Her eyes widened in mock surprise. “Um — yeah. Anyway, there’s going to be three of us again. You know, a family.” Though she didn’t often open up to me like this, I knew that she’d always wanted two parents around, and the family I’d formed with her mom had ended way too prematurely.

“There’s three of us now,” I told her. “We don’t have to wait for a ceremony to feel like a family.”

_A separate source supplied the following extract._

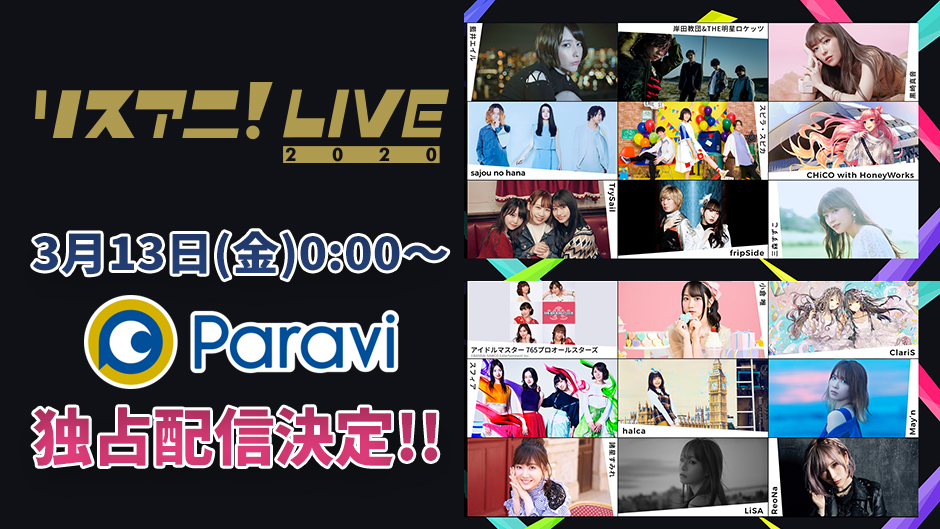 「リスアニ！LIVE 2020」を3月13日(金)よりParaviで独占配信決定！出演アーティストのサイン入りプレゼントが当たるキャンペーン実施中！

Tessa looked thoughtfully out the window toward the trees, then back my way. She gave me a tiny, soft smile — something I rarely saw, and I couldn’t shake the thought that at least here, now, on this night, everything seemed right in the world.

2

He was in the backseat of her coupe.

That’s how he got to her.

He knew this park well and had been watching the picnic from behind a tree on the far side of a small rise near the edge of the forest. Considering what he was about to do, there was something tragic about the scene, about the three of them talking and smiling and raising a toast, so oblivious, so unaware of what this evening was going to bring. How it would change everything.

Their last idyllic moments together.

The small thrill he felt while watching them, the thrill that came from knowing the grief that lay in store, was an aspect of his nature he was neither proud of nor ashamed of. A sadist? Perhaps. Yes, that was the preferred term out there, but he was most definitely not the cartoonish chortling, hand-wringing kind of sadist or the panting torture-porn addict who sits in his basement surfing the Web with a towel in one hand, his mouse in the other.